** Start **
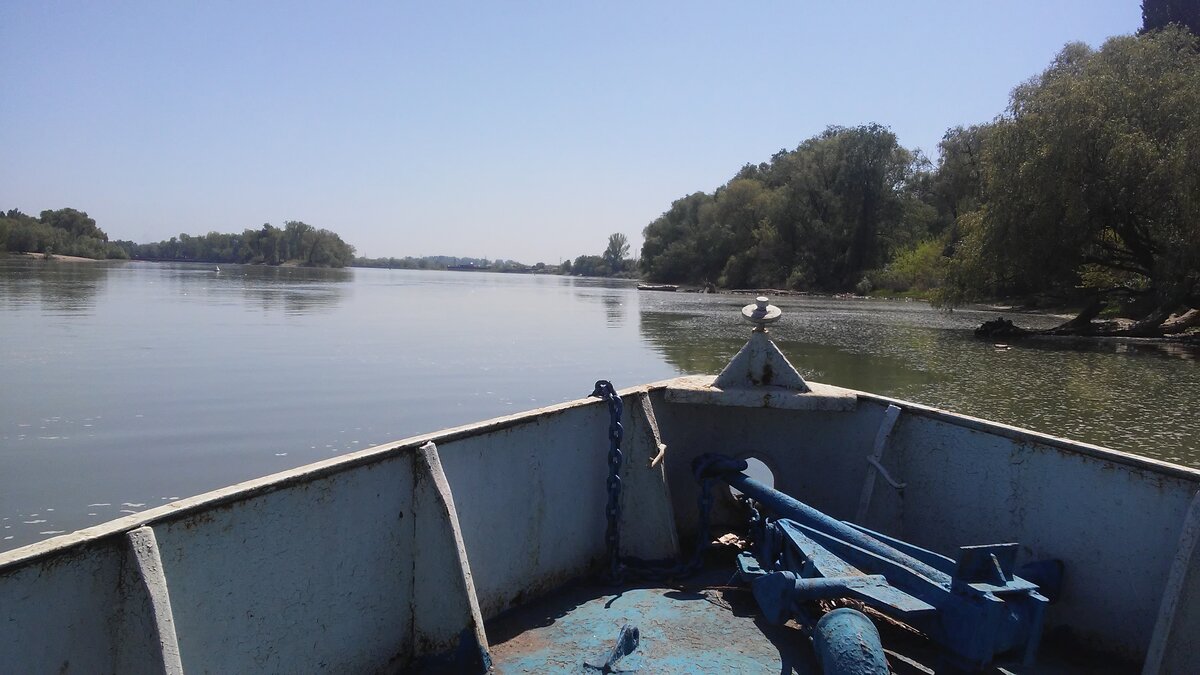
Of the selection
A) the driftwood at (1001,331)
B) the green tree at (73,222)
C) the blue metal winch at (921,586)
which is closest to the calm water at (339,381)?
the driftwood at (1001,331)

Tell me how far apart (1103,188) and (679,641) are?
83.8 feet

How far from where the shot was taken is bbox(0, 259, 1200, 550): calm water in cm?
874

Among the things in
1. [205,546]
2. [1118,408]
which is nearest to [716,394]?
[205,546]

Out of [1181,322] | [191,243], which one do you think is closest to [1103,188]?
[1181,322]

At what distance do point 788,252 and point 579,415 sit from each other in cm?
6260

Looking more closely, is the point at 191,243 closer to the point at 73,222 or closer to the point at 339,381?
the point at 73,222

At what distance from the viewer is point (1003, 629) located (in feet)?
9.20

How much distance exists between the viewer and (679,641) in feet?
11.2

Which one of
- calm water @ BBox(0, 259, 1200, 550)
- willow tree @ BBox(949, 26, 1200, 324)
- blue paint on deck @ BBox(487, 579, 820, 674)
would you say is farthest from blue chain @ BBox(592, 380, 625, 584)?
willow tree @ BBox(949, 26, 1200, 324)

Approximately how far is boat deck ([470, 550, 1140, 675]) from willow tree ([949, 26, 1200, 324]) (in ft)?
77.3

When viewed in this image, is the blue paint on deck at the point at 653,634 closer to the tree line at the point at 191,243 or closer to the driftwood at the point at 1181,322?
the driftwood at the point at 1181,322

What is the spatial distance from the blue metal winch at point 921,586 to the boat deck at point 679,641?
19 centimetres

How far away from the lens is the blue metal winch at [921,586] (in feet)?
9.32

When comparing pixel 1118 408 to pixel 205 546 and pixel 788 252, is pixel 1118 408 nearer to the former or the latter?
pixel 205 546
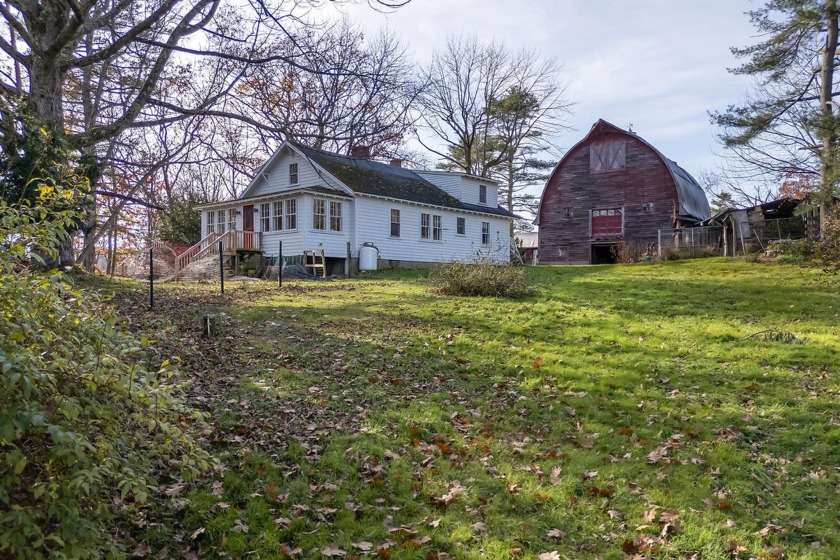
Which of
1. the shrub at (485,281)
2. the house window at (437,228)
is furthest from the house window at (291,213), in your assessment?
the shrub at (485,281)

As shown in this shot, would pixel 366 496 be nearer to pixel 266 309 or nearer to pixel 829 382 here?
pixel 829 382

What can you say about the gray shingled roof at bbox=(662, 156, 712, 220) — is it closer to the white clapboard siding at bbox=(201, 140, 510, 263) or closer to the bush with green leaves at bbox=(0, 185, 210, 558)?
the white clapboard siding at bbox=(201, 140, 510, 263)

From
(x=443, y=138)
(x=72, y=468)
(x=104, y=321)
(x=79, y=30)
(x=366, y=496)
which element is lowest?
(x=366, y=496)

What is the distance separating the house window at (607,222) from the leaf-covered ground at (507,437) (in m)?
20.3

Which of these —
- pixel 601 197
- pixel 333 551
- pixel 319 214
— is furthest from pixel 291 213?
pixel 333 551

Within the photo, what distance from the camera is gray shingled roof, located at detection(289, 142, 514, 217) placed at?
25.9m

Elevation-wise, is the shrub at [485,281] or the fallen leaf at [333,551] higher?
the shrub at [485,281]

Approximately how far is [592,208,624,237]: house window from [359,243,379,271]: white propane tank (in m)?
14.1

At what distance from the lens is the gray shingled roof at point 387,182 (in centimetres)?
2589

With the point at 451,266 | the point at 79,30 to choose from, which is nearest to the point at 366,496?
the point at 451,266

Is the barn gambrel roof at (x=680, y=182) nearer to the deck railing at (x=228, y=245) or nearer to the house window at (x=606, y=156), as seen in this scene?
the house window at (x=606, y=156)

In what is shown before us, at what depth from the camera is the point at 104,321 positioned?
10.8ft

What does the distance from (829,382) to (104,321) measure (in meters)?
8.17

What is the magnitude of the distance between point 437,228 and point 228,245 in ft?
34.2
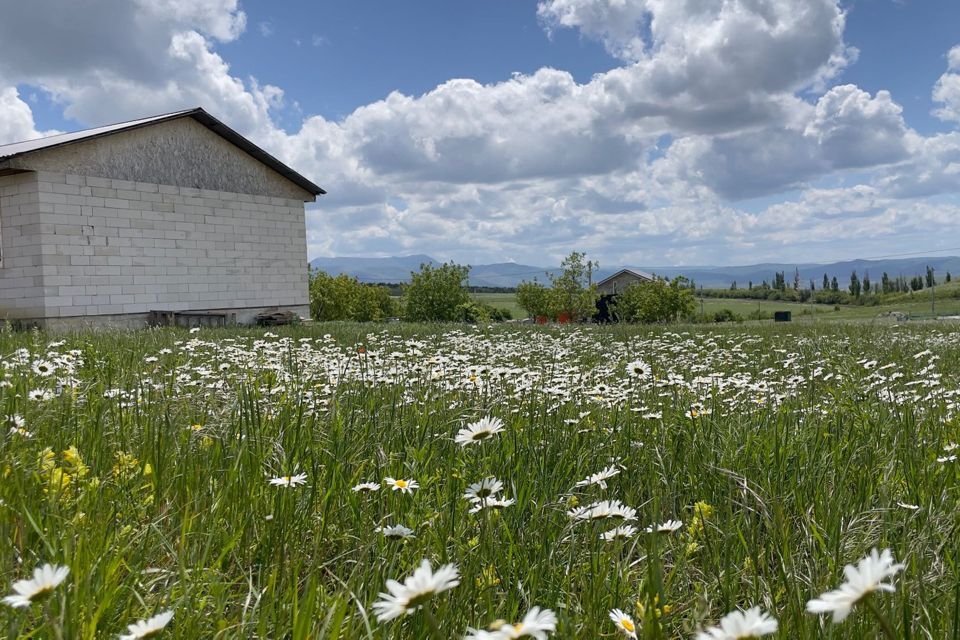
** End **
→ Written exercise
Copy every one of the records above word for word, leaving out the pictures.

→ Problem solution
Of the selection
A) the driftwood at (1001,331)
B) the green tree at (73,222)
C) the blue metal winch at (921,586)
which is closest to the calm water at (339,381)?
the driftwood at (1001,331)

Tell me how far apart (1103,188) and (679,641) are?
83.8 feet

How far from where the shot was taken is bbox(0, 259, 1200, 550): calm water in cm?
874

Among the things in
1. [205,546]
2. [1118,408]
which is nearest to [716,394]?
[205,546]

Out of [1181,322] | [191,243], which one do you think is closest to [1103,188]?
[1181,322]

At what distance do point 788,252 and point 579,415 sit from each other in cm?
6260

Looking more closely, is the point at 191,243 closer to the point at 73,222 or closer to the point at 339,381?
the point at 73,222

At what distance from the viewer is point (1003, 629) located (in feet)?
9.20

How much distance exists between the viewer and (679,641) in feet?
11.2

Which one of
- calm water @ BBox(0, 259, 1200, 550)
- willow tree @ BBox(949, 26, 1200, 324)
- blue paint on deck @ BBox(487, 579, 820, 674)
would you say is farthest from blue chain @ BBox(592, 380, 625, 584)?
willow tree @ BBox(949, 26, 1200, 324)

Approximately how far is boat deck ([470, 550, 1140, 675]) from willow tree ([949, 26, 1200, 324]) (in ft)?
77.3

When viewed in this image, is the blue paint on deck at the point at 653,634 closer to the tree line at the point at 191,243 or closer to the driftwood at the point at 1181,322?
the driftwood at the point at 1181,322

What is the spatial distance from the blue metal winch at point 921,586 to the boat deck at point 679,641?
19 centimetres

How far away from the lens is the blue metal winch at [921,586] (in feet)?
9.32

When comparing pixel 1118 408 to pixel 205 546 and pixel 788 252, is pixel 1118 408 nearer to the former or the latter?
pixel 205 546
Which of
1. the shrub at (485,281)
2. the house window at (437,228)
is furthest from the house window at (291,213), in your assessment?
the shrub at (485,281)

As shown in this shot, would pixel 366 496 be nearer to pixel 266 309 or nearer to pixel 829 382 here?
pixel 829 382

What can you say about the gray shingled roof at bbox=(662, 156, 712, 220) — is it closer to the white clapboard siding at bbox=(201, 140, 510, 263) or closer to the bush with green leaves at bbox=(0, 185, 210, 558)?
the white clapboard siding at bbox=(201, 140, 510, 263)

From
(x=443, y=138)
(x=72, y=468)
(x=104, y=321)
(x=79, y=30)
(x=366, y=496)
which element is lowest?
(x=366, y=496)

What is the distance separating the house window at (607,222) from the leaf-covered ground at (507,437) (in m)?
20.3

Which of these —
- pixel 601 197
- pixel 333 551
- pixel 319 214
— is furthest from pixel 291 213?
pixel 333 551

Within the photo, what distance from the camera is gray shingled roof, located at detection(289, 142, 514, 217) placed at?
25.9m

Elevation-wise, is the shrub at [485,281] or the fallen leaf at [333,551] higher?
the shrub at [485,281]

Approximately how far is [592,208,624,237]: house window from [359,243,379,271]: white propane tank (in m)?
14.1

At what distance from the lens is the gray shingled roof at point 387,182 (in centimetres)?
2589

With the point at 451,266 | the point at 79,30 to choose from, which is nearest to the point at 366,496?
the point at 451,266

Is the barn gambrel roof at (x=680, y=182) nearer to the deck railing at (x=228, y=245) or nearer to the house window at (x=606, y=156), as seen in this scene?
the house window at (x=606, y=156)

In what is shown before us, at what depth from the camera is the point at 104,321 positioned?
10.8ft

What does the distance from (829,382) to (104,321) measure (in meters)?
8.17

What is the magnitude of the distance between point 437,228 and point 228,245 in ft?
34.2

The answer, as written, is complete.